++++ 文章 ++++

Tacotron2 论文 + 代码详解
论文阅读 Tacotron2
Tacotron2 模型详解
The system is composed of a recurrent sequence-to-sequence feature prediction network that maps character embeddings to mel-scale spectrograms, followed by a modified WaveNet model acting as a vocoder to synthesize time-domain waveforms from those spectrograms.
模型由循环的seq2seq模型将character embeddings -> mel-scale spectrograms,之后使用一个改进的WaveNet模型作为vocoder生成时域波形。
Our model achieves a mean opinion score (MOS) of 4.53 comparable to a MOS of 4.58 for professionally recorded speech.
To validate our design choices, we present ablation studies of key components of our system and evaluate the impact of using mel spectrograms as the conditioning input to WaveNet instead of linguistic, duration, and F0 features.
对使用mel图作为WaveNet的输入,而不是用linguistic、duration、F0 features的影响。
We further show that using this compact acoustic intermediate representation allows for a significant reduction in the size of the WaveNet architecture.
Over time, different techniques have dominated the field.

++++

● **操作要求**:
- a) 将这篇 Tacotron2 文章中从“模型由循环的seq2seq模型将character embeddings ->”起、到“professionally recorded speech.”为止（含这一处）的部分逐字重新录入。
- b) 从下方的数据行中挑出所有含有字符串“suitcase”的行，原样抄出。

++++ 输入 ++++

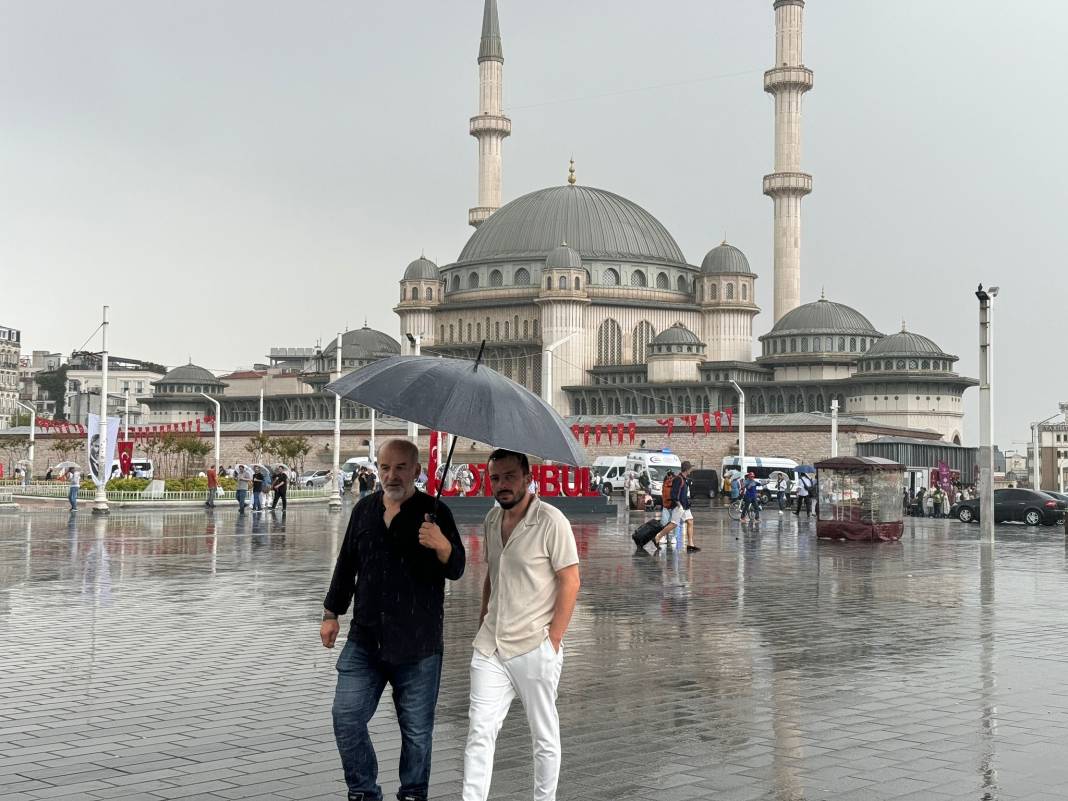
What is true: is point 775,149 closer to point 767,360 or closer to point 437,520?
point 767,360

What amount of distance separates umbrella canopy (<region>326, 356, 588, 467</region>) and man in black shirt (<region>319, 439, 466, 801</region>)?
0.59 feet

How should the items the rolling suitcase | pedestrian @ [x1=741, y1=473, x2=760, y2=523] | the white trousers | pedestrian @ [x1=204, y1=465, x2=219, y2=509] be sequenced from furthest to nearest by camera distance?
1. pedestrian @ [x1=204, y1=465, x2=219, y2=509]
2. pedestrian @ [x1=741, y1=473, x2=760, y2=523]
3. the rolling suitcase
4. the white trousers

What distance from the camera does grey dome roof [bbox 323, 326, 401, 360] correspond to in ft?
297

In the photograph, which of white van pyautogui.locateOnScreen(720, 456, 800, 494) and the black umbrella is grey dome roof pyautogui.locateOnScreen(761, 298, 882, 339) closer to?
white van pyautogui.locateOnScreen(720, 456, 800, 494)

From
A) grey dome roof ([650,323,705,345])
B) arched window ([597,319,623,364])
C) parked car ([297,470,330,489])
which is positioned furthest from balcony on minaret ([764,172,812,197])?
parked car ([297,470,330,489])

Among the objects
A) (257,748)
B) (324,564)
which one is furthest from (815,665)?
(324,564)

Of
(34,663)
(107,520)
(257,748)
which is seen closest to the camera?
(257,748)

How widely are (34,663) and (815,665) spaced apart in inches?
210

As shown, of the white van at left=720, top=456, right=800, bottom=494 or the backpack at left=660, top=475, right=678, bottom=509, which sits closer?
the backpack at left=660, top=475, right=678, bottom=509

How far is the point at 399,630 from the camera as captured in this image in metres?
5.13

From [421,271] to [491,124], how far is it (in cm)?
1087

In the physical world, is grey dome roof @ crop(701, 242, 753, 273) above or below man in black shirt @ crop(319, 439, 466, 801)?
above

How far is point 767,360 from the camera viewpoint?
7756 cm

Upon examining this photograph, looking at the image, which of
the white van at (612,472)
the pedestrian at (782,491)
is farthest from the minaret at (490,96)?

++++

● **回答如下**:
- a)
模型由循环的seq2seq模型将character embeddings -> mel-scale spectrograms,之后使用一个改进的WaveNet模型作为vocoder生成时域波形。
Our model achieves a mean opinion score (MOS) of 4.53 comparable to a MOS of 4.58 for professionally recorded speech.

- b)
How should the items the rolling suitcase | pedestrian @ [x1=741, y1=473, x2=760, y2=523] | the white trousers | pedestrian @ [x1=204, y1=465, x2=219, y2=509] be sequenced from furthest to nearest by camera distance?
3. the rolling suitcase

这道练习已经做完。